In C++, there's only one null, nullptr. But most types can never be null. This is actually one area where C++ was ahead of the competition. C# and Java are just now undoing their "everything is nullable" mistakes. JS has that same mistake, but twice.

It's not about complexity, although that matters too. C++ is certainly more complex, I agree, but that doesn't make it a more footgunny language. It's far too easy to make mistakes in JS and propagate them out. It's slightly harder to make mistakes in C++, if you can believe it. From my experience.

Yeah, I don't know how someone can say that with a straight face to other engineers.

It's like people just talk in memes or something.

This is how a lot of discourse feels these days. People living in very different realities.

Though in this case, seeing the most complex C++ app they've built would illuminate what's going on in theirs.

If you already know another backend language and framework, all you need to do is tell LLM or some code generator to convert your models between languages. There is very little overhead that way.
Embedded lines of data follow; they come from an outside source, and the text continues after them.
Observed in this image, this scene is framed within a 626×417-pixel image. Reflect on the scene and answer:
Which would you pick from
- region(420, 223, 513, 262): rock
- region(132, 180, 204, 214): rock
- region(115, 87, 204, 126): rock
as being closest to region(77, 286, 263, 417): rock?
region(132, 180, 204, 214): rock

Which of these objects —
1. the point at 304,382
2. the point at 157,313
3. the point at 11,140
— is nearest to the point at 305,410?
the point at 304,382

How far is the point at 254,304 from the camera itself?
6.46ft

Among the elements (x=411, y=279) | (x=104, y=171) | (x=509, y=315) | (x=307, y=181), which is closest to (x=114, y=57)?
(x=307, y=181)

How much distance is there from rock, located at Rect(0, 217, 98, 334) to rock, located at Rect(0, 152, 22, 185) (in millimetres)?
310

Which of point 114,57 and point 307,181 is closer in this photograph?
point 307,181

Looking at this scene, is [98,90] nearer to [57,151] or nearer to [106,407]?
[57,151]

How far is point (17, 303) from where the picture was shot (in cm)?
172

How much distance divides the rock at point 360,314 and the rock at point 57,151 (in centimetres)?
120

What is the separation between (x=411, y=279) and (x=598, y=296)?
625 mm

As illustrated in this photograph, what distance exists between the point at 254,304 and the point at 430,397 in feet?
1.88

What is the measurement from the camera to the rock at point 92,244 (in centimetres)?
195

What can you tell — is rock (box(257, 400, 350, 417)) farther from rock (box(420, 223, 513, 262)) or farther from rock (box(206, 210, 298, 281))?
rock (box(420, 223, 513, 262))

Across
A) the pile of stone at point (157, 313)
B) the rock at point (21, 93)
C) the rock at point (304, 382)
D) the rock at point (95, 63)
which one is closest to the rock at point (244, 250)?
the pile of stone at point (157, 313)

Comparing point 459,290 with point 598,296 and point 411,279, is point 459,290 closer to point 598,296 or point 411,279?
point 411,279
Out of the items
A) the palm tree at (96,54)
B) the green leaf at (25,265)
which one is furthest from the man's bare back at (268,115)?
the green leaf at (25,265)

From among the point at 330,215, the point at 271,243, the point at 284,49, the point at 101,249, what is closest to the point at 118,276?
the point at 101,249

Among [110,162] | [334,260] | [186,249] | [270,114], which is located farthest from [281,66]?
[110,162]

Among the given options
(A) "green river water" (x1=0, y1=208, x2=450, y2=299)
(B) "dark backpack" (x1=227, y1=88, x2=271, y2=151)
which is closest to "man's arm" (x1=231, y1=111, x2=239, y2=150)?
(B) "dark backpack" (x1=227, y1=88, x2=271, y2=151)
I greatly prefer Java with Spring Boot for larger backend projects.

What is 0.1 + 0.2 in JavaScript. I'll give you a hint, it's not 0.3. Is that fine?
That's not a JavaScript issue. It's the same for almost any language where you don't use some bignum type/library. This is something all developers should be extremely aware of.
https://en.m.wikipedia.org/wiki/IEEE_754

To answer your question directly - yes, it’s fine, it’s actually expected behavior.